プロ野球選手のピッチング・バッティングフォーム解説Vol.2後編
こんにちは!野球トレーナーの矢部です。(Instagram・Twitterで情報発信中!)
プロ野球選手のフォームを解説するこの企画
第2回は埼玉西武ライオンズ・山川穂高選手です。(前編はこちら)
【前編のまとめ】
前回、キーワードは『高く上げた足』と『スイング軌道』と書きましたが、
前編では、「足を高くあげること」で
位置エネルギーを高くし、次のステップでの運動エネルギー増加(重心移動の加速)につなげていること
下半身は重心移動し、手を残すことで「捻転差」をしっかりと作っていること
を解説しました。
後編では、2つ目のキーワード『スイング軌道』について解説します。
今回はその「スイング軌道」に着目して、バッティング動画をご覧ください。
【バッティングフォーム解説】
まず、山川選手のバットスイング軌道を解説する前に、「飛距離と理想的なスイング軌道」について考えたいと思います。少し長くなりますが、重要なところなので、読んでみてください。
■バックスピンをかける
飛距離を出そうと考えるとき、ボールの下を打ち、バックスピンをかけることでボールが遠くに飛ぶことをイメージされる方が多いかと思います。実際、そのように打つ練習を見ますよね。
確かにバックスピンが強いほど大きな揚力(≒自由落下に抵抗する力)がボールに働き、飛距離は伸びます。
そのため、強いバックスピンをかけるには、ボールの下側を打つことに加え、なるべく中心から離れた位置でインパクトする必要があります。
■打球速度を最大化する
しかし、打球速度が最も大きくなるのは、投球されたボールの軌道とバットの軌道が一致し、かつボールとバットの中心が正面衝突した時です。(城所 他, 日本機械学会シンポジウム講演論文集, 2009より)
すなわち、ボールのなるべく下側でインパクトすると、強いバックスピンはかかりますが、打球速度が上がらなくなり、結果的に飛距離が伸びなくなってしまいます。
一方、ボールとバットが完全に正面衝突をした際は、スピンがかからず無回転になるため、揚力の効果はゼロになり、早く落下してしまいます。
■理想的なバットの軌道とは?
以上を踏まえると飛距離を最大化するには、バットの軌道を投球されたボールの軌道に合わせることに加えて、ボール中心のわずか下をとらえることが必要です。そうすることで、打球速速度が最大化、かつバックスピンのかかった理想的な打球になるからです。
では、どのくらいの角度でそのくらいボールの中心から下を打てば良いのか?
先行研究によると、ストレートを打つ場合はバットの軌道は19度上向き、かつボール中心の6ミリ下をとらえることで飛距離を最大化できると報告されています。(Nathan A, 2015)
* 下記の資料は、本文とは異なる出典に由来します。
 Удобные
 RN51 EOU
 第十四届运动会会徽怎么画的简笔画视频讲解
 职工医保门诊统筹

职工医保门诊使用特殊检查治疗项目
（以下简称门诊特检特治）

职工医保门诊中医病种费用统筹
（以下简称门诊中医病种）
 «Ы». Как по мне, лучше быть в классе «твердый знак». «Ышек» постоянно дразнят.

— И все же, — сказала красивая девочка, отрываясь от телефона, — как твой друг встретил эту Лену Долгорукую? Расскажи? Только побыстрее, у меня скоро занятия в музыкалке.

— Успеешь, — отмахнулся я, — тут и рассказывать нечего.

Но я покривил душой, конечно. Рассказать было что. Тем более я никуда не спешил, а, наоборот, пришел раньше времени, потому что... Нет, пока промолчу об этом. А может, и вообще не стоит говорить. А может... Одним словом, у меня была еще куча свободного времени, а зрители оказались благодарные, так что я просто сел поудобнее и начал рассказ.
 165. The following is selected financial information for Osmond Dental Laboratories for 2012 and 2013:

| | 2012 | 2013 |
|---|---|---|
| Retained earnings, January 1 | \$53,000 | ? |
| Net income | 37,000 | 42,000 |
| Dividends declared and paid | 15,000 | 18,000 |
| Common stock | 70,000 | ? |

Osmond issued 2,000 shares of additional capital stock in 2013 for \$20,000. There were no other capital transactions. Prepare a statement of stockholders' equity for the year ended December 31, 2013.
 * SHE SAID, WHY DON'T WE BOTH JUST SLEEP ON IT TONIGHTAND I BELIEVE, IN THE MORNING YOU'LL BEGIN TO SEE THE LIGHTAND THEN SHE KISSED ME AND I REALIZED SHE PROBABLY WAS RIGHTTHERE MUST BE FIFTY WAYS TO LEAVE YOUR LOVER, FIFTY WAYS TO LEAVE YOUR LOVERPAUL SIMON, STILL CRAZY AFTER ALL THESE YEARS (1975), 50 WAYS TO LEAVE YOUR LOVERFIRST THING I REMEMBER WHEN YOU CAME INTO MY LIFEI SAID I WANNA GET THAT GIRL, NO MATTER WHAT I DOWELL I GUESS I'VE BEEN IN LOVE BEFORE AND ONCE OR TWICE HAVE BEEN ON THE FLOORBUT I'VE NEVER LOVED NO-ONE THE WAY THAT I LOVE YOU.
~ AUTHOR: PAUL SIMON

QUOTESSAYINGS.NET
投球されたボールは8度前後下向きの軌道を描きますので、打球速度を最大化する完全正面衝突であれば、8度前後上向きのスイング軌道でボールの中心をとらえることが最適となります。
しかし、飛距離を最大化させる場合は、さらにアッパー気味の軌道でボール中心のやや下側をインパクトすれば良いということになります。
■理想的なインパクトを迎えるスイング軌道にするには?
それではスイングの軌道の構造からどうすればアッパー気味の軌道でインパクトできるか解説していきます。
一般的に、スイング軌道はトップからフォロースルーまでバットヘッドは弧を描くような軌道(ダウン→レベル→アッパー)になります。
そのため、その軌道のレベルからアッパーの局面でインパクトすることが理想的と言えます。
このアッパー局面でインパクトを迎える方法は2つあります。
1つ目はミートポイントをより投手寄りに置くことです。
スイングの終盤、つまり投手寄りにかけてアッパー軌道になるので、身体のより前で捌くイメージです。しかしこの方法では、スイングの終盤になるのでスイングスピードが落ちたり、外角のボールが届かずバットの先っぽに当たったりして、結局、打球速度が落ちる可能性が考えられます。内角のボールを捌く時には良いかもしれません。